**STATED GOAL 1:** According to the news article, on what date did Pope Francis write his letter to the Church in Germany?
**STATED GOAL 2:** Transcribe the passage of the news article starting with "On 29 June this" and going on through "the Catholic faith.".

**DOCUMENT SEGMENT:**
========================
20 September 2019, The Tablet

Pope prompted to consult Kasper before writing Letter to German Church


It has now emerged that the Pope’s letter followed a lengthy conversation he had with Cardinal Walter Kasper about the German Church


Pope prompted to consult Kasper before writing Letter to German Church

German Cardinal Walter Kasper is pictured before Pope Francis' celebration of vespers on New Year's Eve in St. Peter's Basilica at the Vatican Dec. 31, 2017
CNS photo/Paul Haring

The prestigious German theological monthly Herder Korrespondenz has shed new light on the ongoing row between the German Church and elements in the Vatican over the Church’s plans for a “synodal procedure”.

The procedure will chart a way forward for the Church following the devastation caused by the abuse crisis, and the massive exodus of the faithful.  

On 29 June this year,  Pope Francis wrote a “Letter to the Itinerant People of God in Germany” in which he especially asked the Church in Germany to remain in union with the world Church and with the Catholic faith. 

It is extremely rare, if not unique, for a Pope to turn to all the Catholics in a particular country as Francis did in that letter, and many German Catholics have asked how this letter came about and what Pope Francis himself thought of the German bishops’ plans to hold a two-year “binding synodal procedure” together with the Central Committee of German (lay) Catholics (Zdk).
========================
**Stored data:**
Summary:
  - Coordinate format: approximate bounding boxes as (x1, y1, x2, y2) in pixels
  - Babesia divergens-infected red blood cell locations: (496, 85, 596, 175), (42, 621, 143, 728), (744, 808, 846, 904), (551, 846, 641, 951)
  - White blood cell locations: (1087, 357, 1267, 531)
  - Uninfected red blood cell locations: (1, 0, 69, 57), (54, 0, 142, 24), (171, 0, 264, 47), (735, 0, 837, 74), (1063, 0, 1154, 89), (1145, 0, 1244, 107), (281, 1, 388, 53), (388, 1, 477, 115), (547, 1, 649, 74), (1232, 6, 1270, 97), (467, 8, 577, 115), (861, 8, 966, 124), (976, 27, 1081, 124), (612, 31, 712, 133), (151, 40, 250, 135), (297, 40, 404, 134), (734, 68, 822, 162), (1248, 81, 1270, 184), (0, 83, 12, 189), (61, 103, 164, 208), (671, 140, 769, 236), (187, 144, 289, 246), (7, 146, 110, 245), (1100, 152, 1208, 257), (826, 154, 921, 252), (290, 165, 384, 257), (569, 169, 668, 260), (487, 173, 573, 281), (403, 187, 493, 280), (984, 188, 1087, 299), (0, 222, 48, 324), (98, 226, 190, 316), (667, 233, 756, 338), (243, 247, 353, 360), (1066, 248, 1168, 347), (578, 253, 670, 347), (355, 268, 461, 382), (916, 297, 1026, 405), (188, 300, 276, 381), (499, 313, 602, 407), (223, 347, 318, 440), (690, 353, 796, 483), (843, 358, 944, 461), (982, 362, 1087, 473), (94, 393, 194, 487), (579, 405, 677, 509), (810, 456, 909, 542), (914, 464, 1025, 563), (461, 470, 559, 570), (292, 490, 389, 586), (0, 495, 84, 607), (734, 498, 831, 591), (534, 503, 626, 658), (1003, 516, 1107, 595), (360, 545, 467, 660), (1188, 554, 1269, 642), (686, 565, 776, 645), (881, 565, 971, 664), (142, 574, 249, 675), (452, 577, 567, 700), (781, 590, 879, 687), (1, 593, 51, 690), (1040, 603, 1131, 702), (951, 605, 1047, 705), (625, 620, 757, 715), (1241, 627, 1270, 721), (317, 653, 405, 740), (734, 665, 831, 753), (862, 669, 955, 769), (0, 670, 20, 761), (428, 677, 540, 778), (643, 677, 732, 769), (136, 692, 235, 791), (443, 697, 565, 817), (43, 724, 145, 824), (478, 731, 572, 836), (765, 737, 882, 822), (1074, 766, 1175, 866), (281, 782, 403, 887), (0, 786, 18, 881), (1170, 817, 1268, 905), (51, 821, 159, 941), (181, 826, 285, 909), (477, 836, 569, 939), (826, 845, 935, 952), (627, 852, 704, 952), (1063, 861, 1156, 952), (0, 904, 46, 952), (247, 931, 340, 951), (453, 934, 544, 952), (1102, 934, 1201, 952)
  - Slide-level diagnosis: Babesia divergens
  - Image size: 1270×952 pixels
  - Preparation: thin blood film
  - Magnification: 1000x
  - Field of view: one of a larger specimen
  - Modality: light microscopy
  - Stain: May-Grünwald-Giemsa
========================
**EXERCISE RESULT 1:** 29 June

**EXERCISE RESULT 2:**
On 29 June this year,  Pope Francis wrote a “Letter to the Itinerant People of God in Germany” in which he especially asked the Church in Germany to remain in union with the world Church and with the Catholic faith.